» TASK INSTRUCTIONS
Could you restate the entries below word for word and leave out the pictures?

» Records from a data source
☆ ☆ ☆ ☆

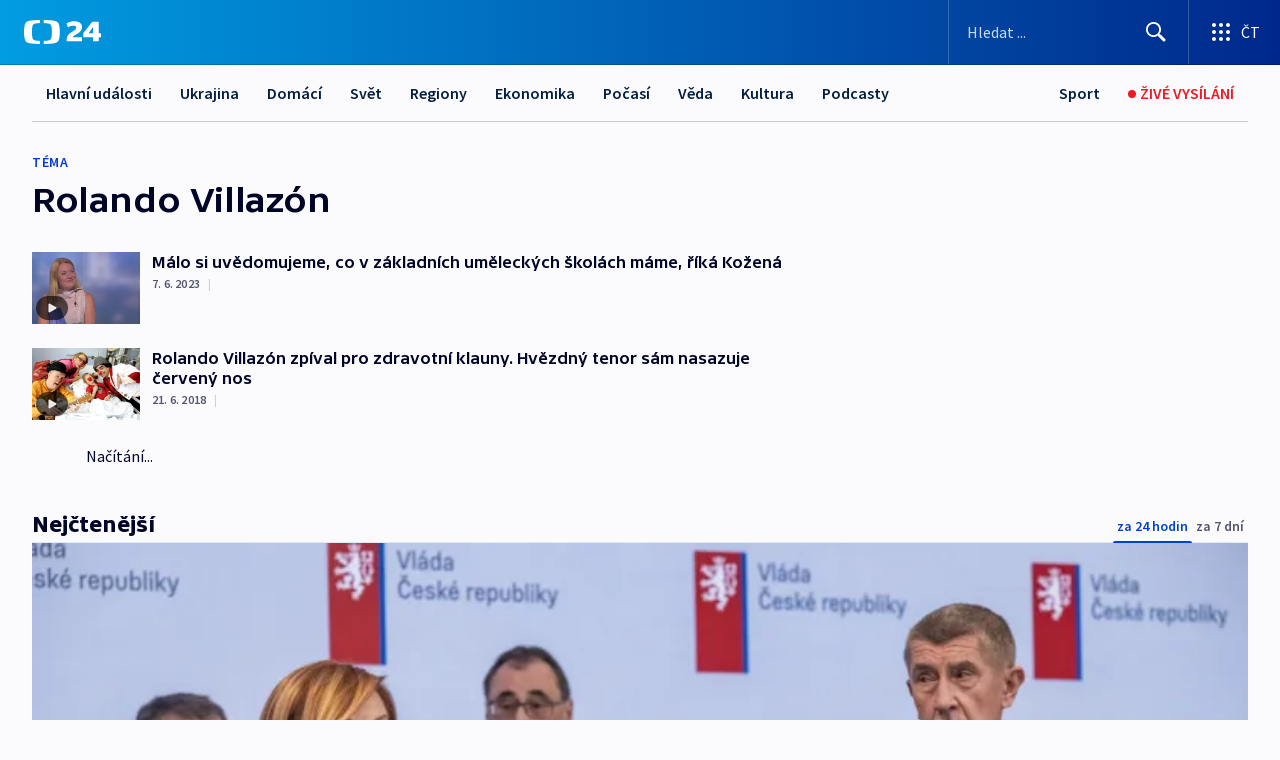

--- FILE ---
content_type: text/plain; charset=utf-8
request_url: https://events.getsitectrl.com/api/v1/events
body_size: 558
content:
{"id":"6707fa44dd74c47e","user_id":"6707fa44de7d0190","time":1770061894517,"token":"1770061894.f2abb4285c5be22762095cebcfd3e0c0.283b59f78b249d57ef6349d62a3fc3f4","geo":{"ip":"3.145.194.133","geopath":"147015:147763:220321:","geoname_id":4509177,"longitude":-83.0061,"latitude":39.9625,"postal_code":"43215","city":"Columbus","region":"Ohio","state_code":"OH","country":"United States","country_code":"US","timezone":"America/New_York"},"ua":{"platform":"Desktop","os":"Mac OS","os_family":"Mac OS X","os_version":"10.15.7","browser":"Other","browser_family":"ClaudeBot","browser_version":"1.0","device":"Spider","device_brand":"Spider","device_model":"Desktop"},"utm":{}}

☆ ☆ ☆ ☆

» ANSWER TO THIS EXERCISE
--- FILE ---
content_type: text/plain; charset=utf-8
request_url: https://events.getsitectrl.com/api/v1/events
body_size: 558
content:
{"id":"6707fa44dd74c47e","user_id":"6707fa44de7d0190","time":1770061894517,"token":"1770061894.f2abb4285c5be22762095cebcfd3e0c0.283b59f78b249d57ef6349d62a3fc3f4","geo":{"ip":"3.145.194.133","geopath":"147015:147763:220321:","geoname_id":4509177,"longitude":-83.0061,"latitude":39.9625,"postal_code":"43215","city":"Columbus","region":"Ohio","state_code":"OH","country":"United States","country_code":"US","timezone":"America/New_York"},"ua":{"platform":"Desktop","os":"Mac OS","os_family":"Mac OS X","os_version":"10.15.7","browser":"Other","browser_family":"ClaudeBot","browser_version":"1.0","device":"Spider","device_brand":"Spider","device_model":"Desktop"},"utm":{}}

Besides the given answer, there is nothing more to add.